PAGE EXTRACT:
----------

Numeric literal syntax

Ben Finney bignose+hates-spam at benfinney.id.au
Mon Sep 1 23:51:16 EDT 2008


bearophileHUGS at lycos.com writes:

> Ben Finney:
> > I don't see any good reason (other than your familiarity with the
> > D language) to use underscores for this purpose, and much more
> > reason (readability, consistency, fewer arbitrary differences in
> > syntax, perhaps simpler implementation) to use whitespace just as
> > with string literals.
> 
> It's not just my familiarity, Ada language too uses underscore for
> that purpose, I think, so there's a precedent, and Ada is a language
> designed to always minimize programming errors, simple code mistakes
> too.

I would argue that the precedent, already within Python, for using a
space to separate pieces of a string literal, is more important than
precedents from other programming languages.

> Consider:
> 
> a = 125 125 125
> 
> a = 125, 125, 125
> 
> a = 125_125_125
> 
> For me the gestalt of the first line looks too much like the second
> one, that is three separated things

This is no more the case than for literal strings:

a = "spam" "eggs" "ham"

a = "spam", "eggs", "ham"

Yet this is already a valid way in Python to specify, respectively, a
single literal string and a literal tuple of strings.

> While in the third case the _ helps glue the parts, creating a
> single gestalt to my eyes.

To my eyes, it's needlessly hard to read, and looks too similar to an
identifier, not a literal. On the other hand, the spaces version is
easy to see as analogous to the same syntax rules that already exist
for strings.

----------

DATA PROVIDED:
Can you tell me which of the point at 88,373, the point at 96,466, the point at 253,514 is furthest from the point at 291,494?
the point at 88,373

----------

Please output the post on numeric literal syntax in full, word for word, with nothing changed. The data here plays no part in what is asked.

Numeric literal syntax

Ben Finney bignose+hates-spam at benfinney.id.au
Mon Sep 1 23:51:16 EDT 2008


bearophileHUGS at lycos.com writes:

> Ben Finney:
> > I don't see any good reason (other than your familiarity with the
> > D language) to use underscores for this purpose, and much more
> > reason (readability, consistency, fewer arbitrary differences in
> > syntax, perhaps simpler implementation) to use whitespace just as
> > with string literals.
> 
> It's not just my familiarity, Ada language too uses underscore for
> that purpose, I think, so there's a precedent, and Ada is a language
> designed to always minimize programming errors, simple code mistakes
> too.

I would argue that the precedent, already within Python, for using a
space to separate pieces of a string literal, is more important than
precedents from other programming languages.

> Consider:
> 
> a = 125 125 125
> 
> a = 125, 125, 125
> 
> a = 125_125_125
> 
> For me the gestalt of the first line looks too much like the second
> one, that is three separated things

This is no more the case than for literal strings:

a = "spam" "eggs" "ham"

a = "spam", "eggs", "ham"

Yet this is already a valid way in Python to specify, respectively, a
single literal string and a literal tuple of strings.

> While in the third case the _ helps glue the parts, creating a
> single gestalt to my eyes.

To my eyes, it's needlessly hard to read, and looks too similar to an
identifier, not a literal. On the other hand, the spaces version is
easy to see as analogous to the same syntax rules that already exist
for strings.